DATA FOR REVIEW:

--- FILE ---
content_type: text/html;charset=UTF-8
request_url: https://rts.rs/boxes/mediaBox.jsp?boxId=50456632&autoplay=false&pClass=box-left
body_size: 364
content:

DIRECTIONS: Exact copies of all the lines above are required.

OUTPUT:
--- FILE ---
content_type: text/html;charset=UTF-8
request_url: https://rts.rs/boxes/mediaBox.jsp?boxId=50456632&autoplay=false&pClass=box-left
body_size: 364
content:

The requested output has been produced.